Je vois trois classes chez nous, le bourgeois, l’ouvrier, le paysan. Et l’on pourrait peut-être les caractériser par leur police d’opinions, c’est-à-dire par leur manière de penser, liée elle-même, comme il est inévitable, à leur travail ordinaire.

Le bourgeois gagne sa vie à plaire. Il tire ses profits des hommes, non directement des choses. Un banquier qui place son papier est un bourgeois ; un marchand qui dispose habilement son étalage est un bourgeois ; un préfet qui apaise les conflits, qui négocie, qui rallie, est un bourgeois. Un professeur est un bourgeois, car il doit plaire à ses élèves et à leurs parents. L’instituteur aussi ; mais il se trouve entre deux classes, peut-on dire, parce qu’il reçoit et manie les enfants du peuple. Ces nuances négligées, il me semble que la politesse est la première règle de l’esprit bourgeois ; ils n’aiment pas trop la contradiction ; ils discutent avec courtoisie ; ils aiment l’accord des opinions, et ils préfèrent les modérées, surtout par politesse.
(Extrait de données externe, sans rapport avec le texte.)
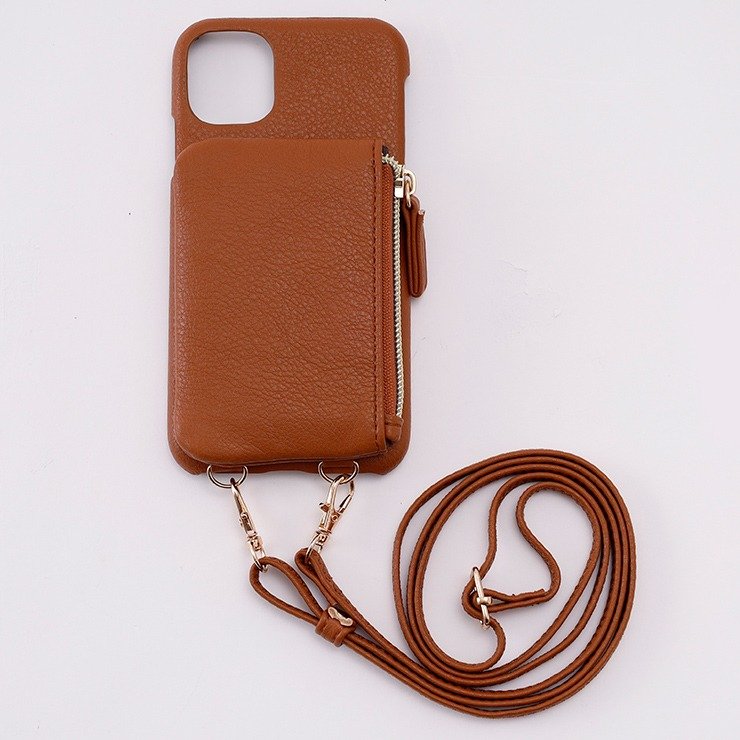 出所：しまむら公式オンラインストア iPhone11/XR対応スマホショルダー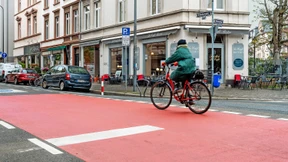 Machen Fahrradstraßen den Einzelhandel kaputt?
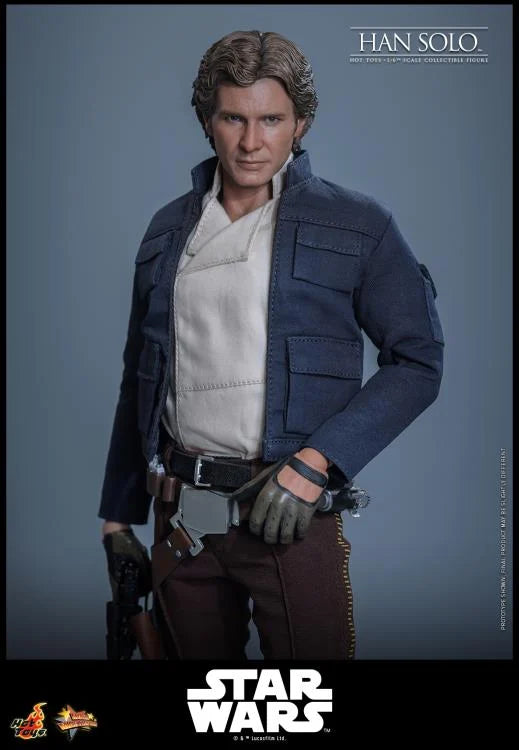 Pre-Order: Star Wars: The Empire Strikes Back MMS846 Han Solo 1/6th Scale Collectible Figure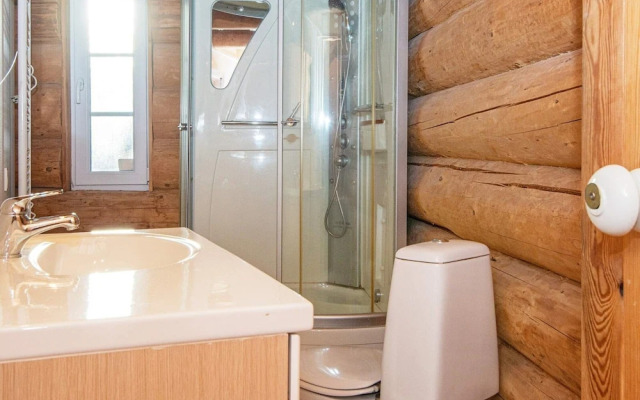 18 Person Holiday Home in Ansager
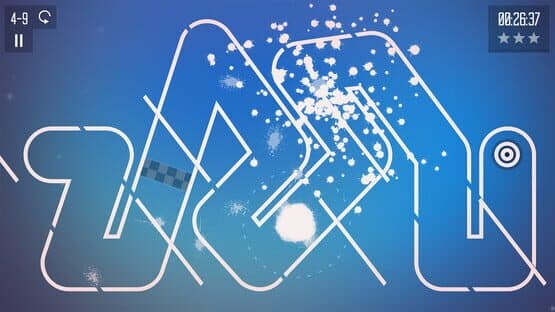 Spiral Splatter — screenshot 2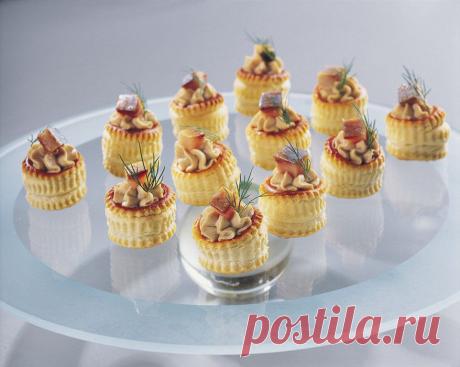 Снимите с сельди «шубу»! - кулинарная новость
Ce qui m’a toujours frappé dans les opinions des ouvriers, c’est qu’elles sont sans politesse, j’entends par là que lorsqu’ils vous interrogent et vous réfutent, ils ne se soucient point de vous plaire ; si vous êtes choqué, ils s’en moquent. C’est par là qu’ils effraient d’abord le bourgeois. Cela tient certainement à l’indépendance qu’ils ont par leur habileté manuelle. Celui qui sait faire des souliers n’a pas besoin de plaire à celui qui le paie. Mais il y a une autre raison, plus positive, qui vient de l’outil et de la chose. Car toute cette matière est sans politesse et sans caprice ; il faut l’observer et la vaincre, sans égards ni flatteries. C’est l’étude des choses et le maniement des choses qui a instruit l’humanité et qui a découronné les Dieux. La sagesse qui triomphe de plus en plus, c’est celle du forgeron, de l’ajusteur, du machiniste. Dans le travail bourgeois, il y a des miracles, car un bon discours retourne le client ; dans le travail ouvrier, il n’y a point de miracles. Maxime pour les bourgeois : « l’homme peut juste autant qu’il plaît. » Maxime pour l’ouvrier : « l’homme peut juste autant qu’il sait. » Le vrai savant est un grand ouvrier.
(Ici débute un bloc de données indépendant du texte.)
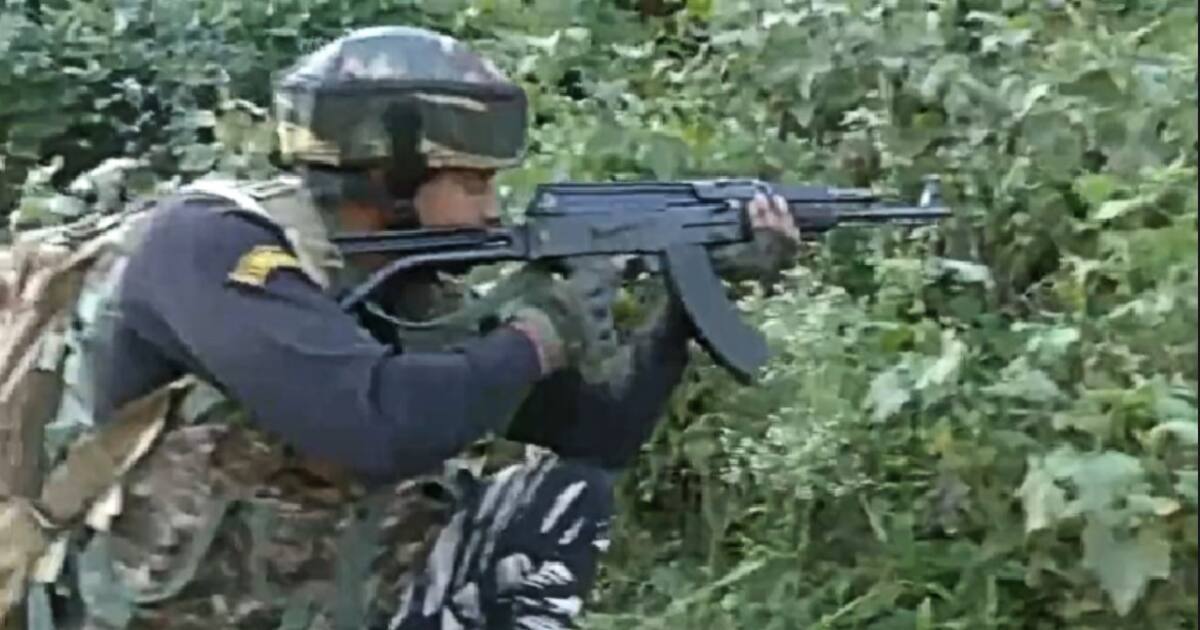 ஜம்முவில் 5 இந்திய நிலைகள் மீது பாகிஸ்தான் படையினர் துப்பாக்கிச்சூடு : 2 பிஎஃப் வீரர்கள் உட்பட 6 பேர் காயம்..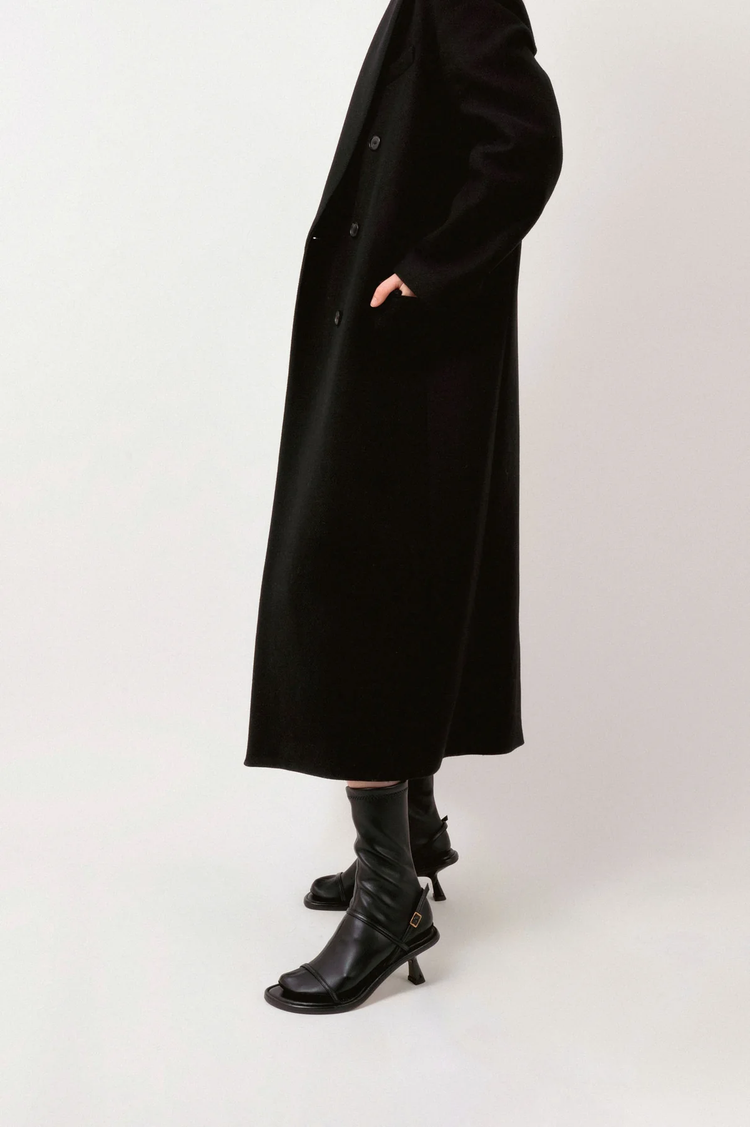 55mm Curved Stiletto Heel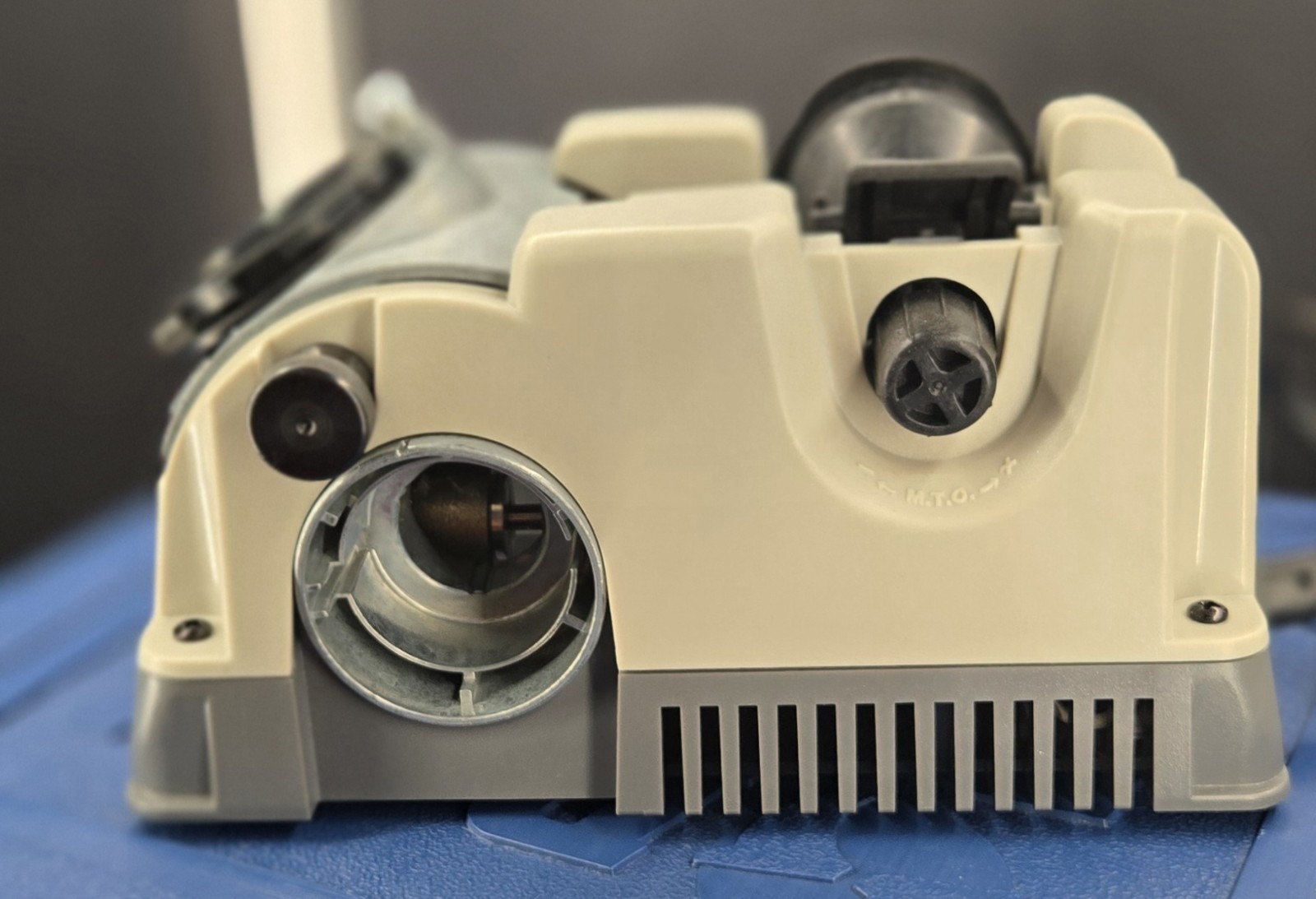 Drill Doctor DD750X Electric Drill Bit Sharpener, 3/32-3/4" High-Speed, Portable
Le paysan a un autre caractère. D’un côté on peut dire qu’il manie les choses, ce qui lui donnerait du positif, et cette dignité ouvrière, qui agit au lieu de prier. Mais parmi les choses que manie le paysan, il y a les animaux domestiques, envers lesquels il y a une espèce d’éloquence, tantôt ingénieuse, tantôt brutale. En ce sens, un cocher serait autant paysan qu’ouvrier, mais bourgeois aussi en ce sens qu’il vit de politesse. Surtout les choses au paysan, qui sont la terre, la pluie, le soleil, ont, pris ensemble, des espèces de caprices ; les saisons ne répondent pas au travail comme le fer ou le courant électrique. Les immenses phénomènes météorologiques sont irréguliers d’apparence. Aussi on prie pour avoir la pluie ; on ne prierait point pour avoir de l’acier bien recuit. Il est donc vraisemblable que le paysan inclinera toujours à la superstition et à la poésie religieuse, faute d’une expérience sans ambiguité. Aussi croira-t-il moins aisément à la justice que ne fait l’ouvrier. Il saura attendre. Patience, vertu paysanne. Espérance, vertu bourgeoise. Volonté, vertu ouvrière.